出典抜粋 =

↓↓↓

一方、わかめの方は、うどんに対して量の方も適量といった感じで、コリコリとしたわかめ特有の食感とほのかな磯の香りが楽しめる、いい意味で市販の乾燥わかめと変わらない味と食感といったところでしょうか。
では、メインのうどんはどうかというと、思っていたよりもコシはありますが、一般の茹でるタイプの乾麺に比べると、ツルッとした滑らかさに欠け、のど越しもあまり良いとはいえません。
味や食感、風味を一言で表現すると、市販の乾麺(生麺ではない)タイプの即席カップめんに近いような気がします。
わかめうどんということで、油っぽさはなく、胃にもたれる感じもありませんが、味や食感に関しては市販のカップめんと大差ないでしょう。
そういう意味では、市販の一般的なカップめんに比べると単価が高いような気がしますが、美味しい防災食のわかめうどんは製造日から常温で5年間という長期保存が可能なので、その点を考慮すると、長い目で見ればコスト減につながり、経済的と見ることができるかもしれません。

↑↑↑

抽出項目 =

↓↓↓

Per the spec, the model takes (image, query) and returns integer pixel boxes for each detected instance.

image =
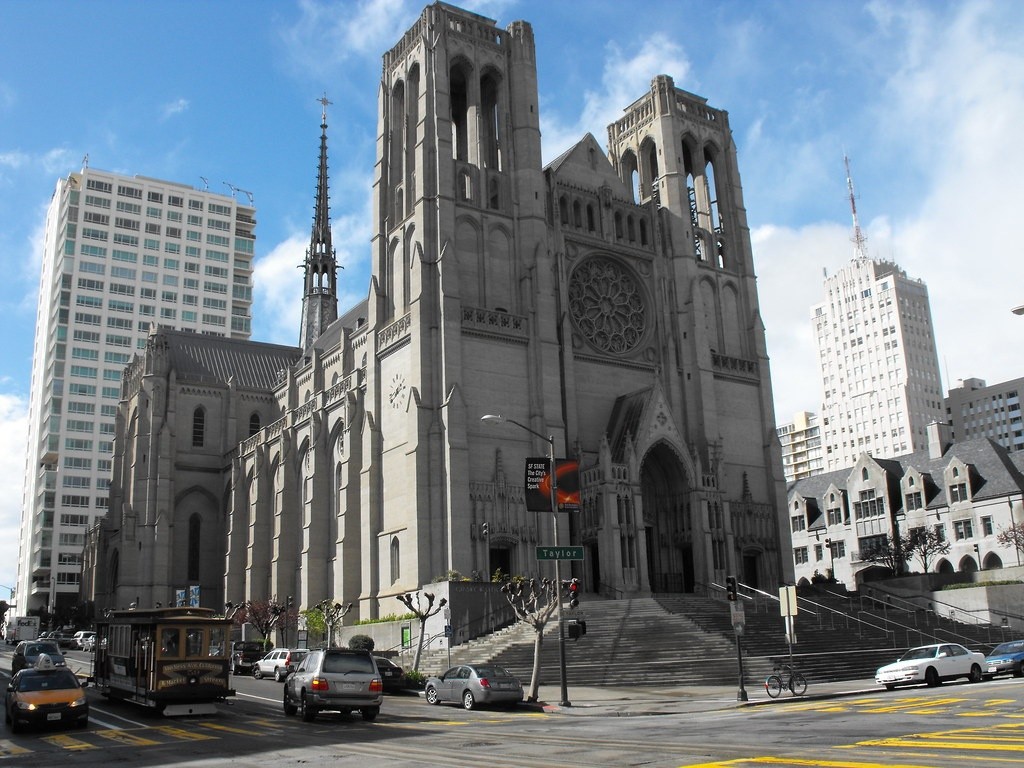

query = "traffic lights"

↑↑↑
↓↓↓

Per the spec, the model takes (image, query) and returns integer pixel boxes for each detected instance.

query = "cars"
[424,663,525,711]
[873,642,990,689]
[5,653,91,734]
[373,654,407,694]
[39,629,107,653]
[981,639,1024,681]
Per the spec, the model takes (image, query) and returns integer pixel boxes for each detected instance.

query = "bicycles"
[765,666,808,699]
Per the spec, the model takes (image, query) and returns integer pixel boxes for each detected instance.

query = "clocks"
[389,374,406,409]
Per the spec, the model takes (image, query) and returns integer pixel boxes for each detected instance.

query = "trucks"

↑↑↑

課題一覧 =
• a. わかめうどんの文章では、このわかめうどんは常温でどれくらいの期間保存できるとされていますか。
• b. わかめうどんの文章で、比べる相手として挙げられている食品の言い方をすべて書き出してください。
• c. わかめうどんの文章の「一方、わかめの方は、うどんに」から「めんに近いような気がします。」までをすべて、「のど越し」を「喉ごし」に修正して書いてください。
項目は、わかめうどんの文章とは別の出典から取ったものです。

各課題の解答 =
• a. 製造日から常温で5年間です。

• b. 市販の乾燥わかめ、一般の茹でるタイプの乾麺、市販の乾麺(生麺ではない)タイプの即席カップめん、市販のカップめん、市販の一般的なカップめん

• c.
一方、わかめの方は、うどんに対して量の方も適量といった感じで、コリコリとしたわかめ特有の食感とほのかな磯の香りが楽しめる、いい意味で市販の乾燥わかめと変わらない味と食感といったところでしょうか。
では、メインのうどんはどうかというと、思っていたよりもコシはありますが、一般の茹でるタイプの乾麺に比べると、ツルッとした滑らかさに欠け、喉ごしもあまり良いとはいえません。
味や食感、風味を一言で表現すると、市販の乾麺(生麺ではない)タイプの即席カップめんに近いような気がします。